In his classic paper “Moral luck,” Thomas Nagel claims that Kant denied the relevance of moral luck (i.e., Kant denied that any factor outside an agent’s control should determine how we morally appraise an agent or her actions), and that the explanation of Kant’s denial is that Kant sought to make virtue possible for everyone.
In other words, if we admit the relevance of moral luck, then perhaps some people, because of bad moral luck, could not fulfill their moral obligations or could not live generally upstanding moral lives. So Nagel in effect thinks that Kant arrived at an ethics of maxims at least in part because such an ethics, by rejecting the significance of moral luck, best enables virtue to be put within the reach of every human being. What I find fascinating about Nagel’s suggestion is that it implies that the question of how demanding morality ought to be, or how much a moral theory ought to demand of us, is itself a moral question. That is, on this interpretation, Kant denies moral luck because to acknowledge it would be unfair. Denying moral luck turns out to be an egalitarian, anti-elitist move.

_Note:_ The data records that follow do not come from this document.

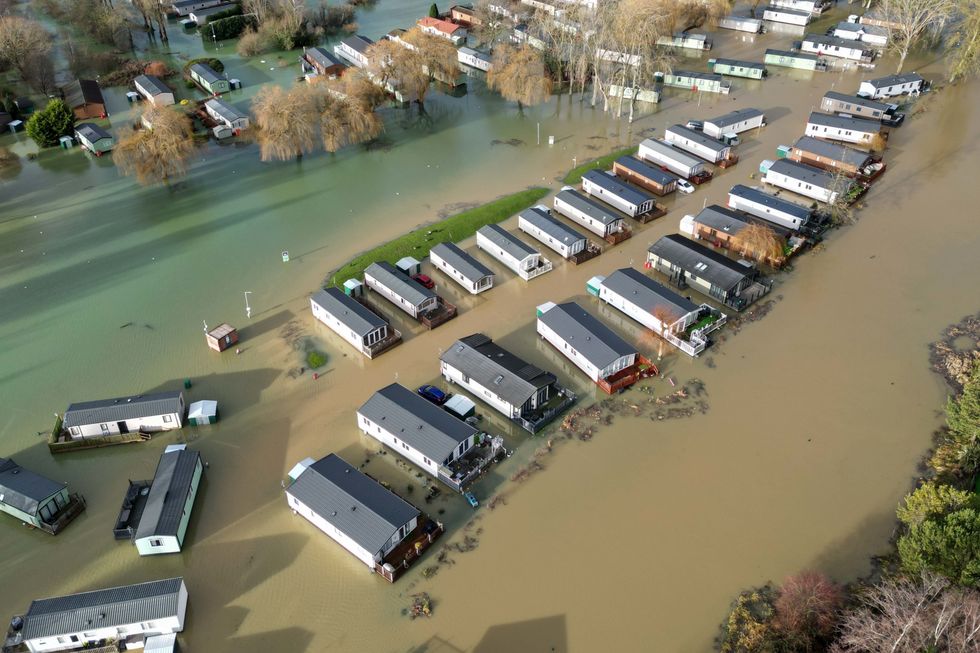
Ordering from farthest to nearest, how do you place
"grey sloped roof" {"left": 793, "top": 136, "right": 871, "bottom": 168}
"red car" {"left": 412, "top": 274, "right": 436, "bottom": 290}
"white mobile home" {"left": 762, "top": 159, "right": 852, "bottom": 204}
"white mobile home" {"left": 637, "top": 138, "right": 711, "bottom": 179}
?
"white mobile home" {"left": 637, "top": 138, "right": 711, "bottom": 179} < "grey sloped roof" {"left": 793, "top": 136, "right": 871, "bottom": 168} < "white mobile home" {"left": 762, "top": 159, "right": 852, "bottom": 204} < "red car" {"left": 412, "top": 274, "right": 436, "bottom": 290}

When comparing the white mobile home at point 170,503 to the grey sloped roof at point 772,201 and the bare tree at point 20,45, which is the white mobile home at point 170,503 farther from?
the bare tree at point 20,45

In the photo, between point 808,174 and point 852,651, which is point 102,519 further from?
point 808,174

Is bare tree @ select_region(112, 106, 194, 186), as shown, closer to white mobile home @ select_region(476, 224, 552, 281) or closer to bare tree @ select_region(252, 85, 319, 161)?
bare tree @ select_region(252, 85, 319, 161)

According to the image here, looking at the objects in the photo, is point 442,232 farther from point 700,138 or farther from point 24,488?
point 24,488

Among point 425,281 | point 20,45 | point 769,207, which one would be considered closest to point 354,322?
point 425,281

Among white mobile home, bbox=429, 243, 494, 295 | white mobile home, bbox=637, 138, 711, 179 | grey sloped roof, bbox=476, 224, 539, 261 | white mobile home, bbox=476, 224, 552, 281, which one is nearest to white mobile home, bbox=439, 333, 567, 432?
white mobile home, bbox=429, 243, 494, 295

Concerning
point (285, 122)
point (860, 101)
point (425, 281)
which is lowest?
point (425, 281)
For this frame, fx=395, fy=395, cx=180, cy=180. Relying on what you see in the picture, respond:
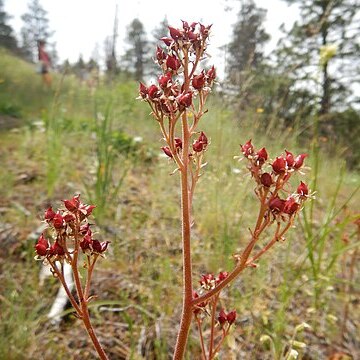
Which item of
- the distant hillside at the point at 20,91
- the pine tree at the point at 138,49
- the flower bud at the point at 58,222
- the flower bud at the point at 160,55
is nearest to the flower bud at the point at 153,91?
the flower bud at the point at 160,55

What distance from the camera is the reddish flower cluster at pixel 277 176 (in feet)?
2.87

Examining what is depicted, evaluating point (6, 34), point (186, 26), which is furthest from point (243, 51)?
point (6, 34)

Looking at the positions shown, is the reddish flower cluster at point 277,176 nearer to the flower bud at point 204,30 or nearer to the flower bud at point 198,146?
the flower bud at point 198,146

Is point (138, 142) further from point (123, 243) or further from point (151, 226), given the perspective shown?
point (123, 243)

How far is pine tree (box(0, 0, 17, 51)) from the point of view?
2485cm

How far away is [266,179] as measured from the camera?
89cm

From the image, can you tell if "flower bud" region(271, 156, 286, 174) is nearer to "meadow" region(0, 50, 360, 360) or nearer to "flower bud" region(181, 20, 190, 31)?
"meadow" region(0, 50, 360, 360)

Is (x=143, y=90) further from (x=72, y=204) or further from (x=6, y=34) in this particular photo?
(x=6, y=34)

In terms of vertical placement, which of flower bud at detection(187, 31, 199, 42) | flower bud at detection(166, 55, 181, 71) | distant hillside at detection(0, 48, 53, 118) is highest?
flower bud at detection(187, 31, 199, 42)

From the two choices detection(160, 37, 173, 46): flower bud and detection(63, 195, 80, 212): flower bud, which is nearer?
detection(63, 195, 80, 212): flower bud

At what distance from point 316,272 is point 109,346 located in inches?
42.1

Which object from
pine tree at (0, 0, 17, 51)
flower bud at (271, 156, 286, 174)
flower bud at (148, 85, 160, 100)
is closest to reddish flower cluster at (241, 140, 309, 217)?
flower bud at (271, 156, 286, 174)

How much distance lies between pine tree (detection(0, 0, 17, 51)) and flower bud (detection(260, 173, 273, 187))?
76.0 feet

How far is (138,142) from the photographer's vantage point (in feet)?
17.0
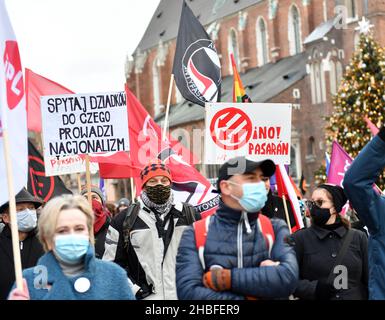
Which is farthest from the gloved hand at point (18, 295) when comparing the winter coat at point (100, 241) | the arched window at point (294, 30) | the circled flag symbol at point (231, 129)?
the arched window at point (294, 30)

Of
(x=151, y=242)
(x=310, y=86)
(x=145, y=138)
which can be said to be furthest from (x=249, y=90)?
(x=151, y=242)

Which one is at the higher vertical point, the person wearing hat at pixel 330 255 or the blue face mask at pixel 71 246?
the blue face mask at pixel 71 246

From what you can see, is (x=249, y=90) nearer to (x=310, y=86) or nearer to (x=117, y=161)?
(x=310, y=86)

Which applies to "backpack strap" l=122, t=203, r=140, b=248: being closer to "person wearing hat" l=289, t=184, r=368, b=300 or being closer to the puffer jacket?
"person wearing hat" l=289, t=184, r=368, b=300

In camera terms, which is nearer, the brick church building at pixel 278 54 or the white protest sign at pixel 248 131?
the white protest sign at pixel 248 131

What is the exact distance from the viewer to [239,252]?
3924 mm

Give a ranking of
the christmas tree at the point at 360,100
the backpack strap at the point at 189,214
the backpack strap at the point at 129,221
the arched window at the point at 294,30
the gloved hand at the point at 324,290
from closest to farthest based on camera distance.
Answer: the gloved hand at the point at 324,290, the backpack strap at the point at 129,221, the backpack strap at the point at 189,214, the christmas tree at the point at 360,100, the arched window at the point at 294,30

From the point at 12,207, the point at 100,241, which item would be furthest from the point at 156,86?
the point at 12,207

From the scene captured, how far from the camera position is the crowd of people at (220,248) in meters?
3.91

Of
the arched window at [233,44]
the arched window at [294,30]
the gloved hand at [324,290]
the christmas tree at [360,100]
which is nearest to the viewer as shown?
the gloved hand at [324,290]

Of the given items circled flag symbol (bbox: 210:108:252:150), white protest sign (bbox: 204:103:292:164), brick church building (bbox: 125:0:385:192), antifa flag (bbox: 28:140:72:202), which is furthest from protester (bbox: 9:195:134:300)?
brick church building (bbox: 125:0:385:192)

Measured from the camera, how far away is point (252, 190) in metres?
3.99

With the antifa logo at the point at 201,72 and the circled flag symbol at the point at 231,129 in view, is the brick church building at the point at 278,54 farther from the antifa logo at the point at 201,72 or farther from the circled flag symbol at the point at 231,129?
the circled flag symbol at the point at 231,129
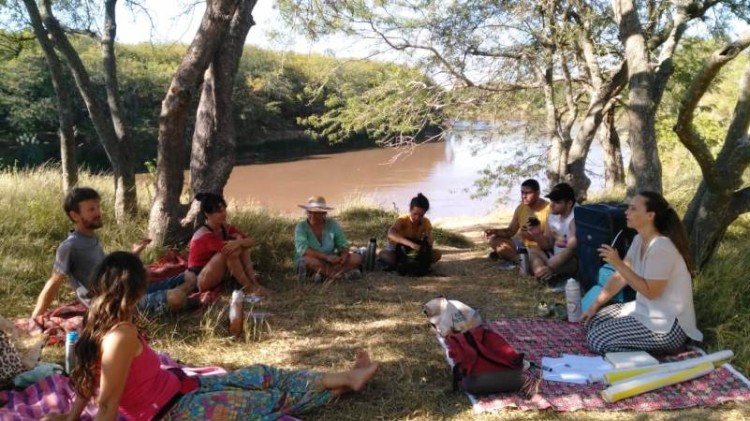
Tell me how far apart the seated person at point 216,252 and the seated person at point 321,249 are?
1.91 ft

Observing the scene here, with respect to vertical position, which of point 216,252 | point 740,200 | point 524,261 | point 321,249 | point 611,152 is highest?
point 611,152

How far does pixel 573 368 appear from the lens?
3.56 meters

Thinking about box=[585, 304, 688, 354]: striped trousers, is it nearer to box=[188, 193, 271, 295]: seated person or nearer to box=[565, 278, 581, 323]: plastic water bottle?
box=[565, 278, 581, 323]: plastic water bottle

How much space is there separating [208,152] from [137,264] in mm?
3621

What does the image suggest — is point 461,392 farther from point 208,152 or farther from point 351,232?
point 351,232

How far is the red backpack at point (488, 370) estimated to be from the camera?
3.21 m

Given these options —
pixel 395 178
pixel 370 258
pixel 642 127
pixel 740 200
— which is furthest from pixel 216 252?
pixel 395 178

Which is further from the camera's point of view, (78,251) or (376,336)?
(376,336)

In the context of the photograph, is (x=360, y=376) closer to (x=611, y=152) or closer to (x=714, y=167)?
(x=714, y=167)

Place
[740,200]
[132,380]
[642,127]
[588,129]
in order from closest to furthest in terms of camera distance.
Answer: [132,380], [740,200], [642,127], [588,129]

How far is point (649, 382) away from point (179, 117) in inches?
178

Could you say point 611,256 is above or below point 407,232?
above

In contrast, the Greeks (especially Plato, and to a lesser extent, Aristotle) clearly thought moral knowledge, and hence moral virtue proper, were not easily accessible, and were in fact only acquired after very careful and extensive conditioning or education. And as many have observed (especially in connection with Aristotle), this make virtue very much a matter of moral luck.
So I’m interested to know what people think about how we would decide among competing moral theories with respect to the degree to which moral knowledge, virtue, acting rightly, etc., are matters of moral luck according to these theories, and in particular, whether this decision ought itself be guided by theory-specific moral considerations (as Nagel claims it was for Kant), or whether there might be some theoretically-neutral way of proceeding here.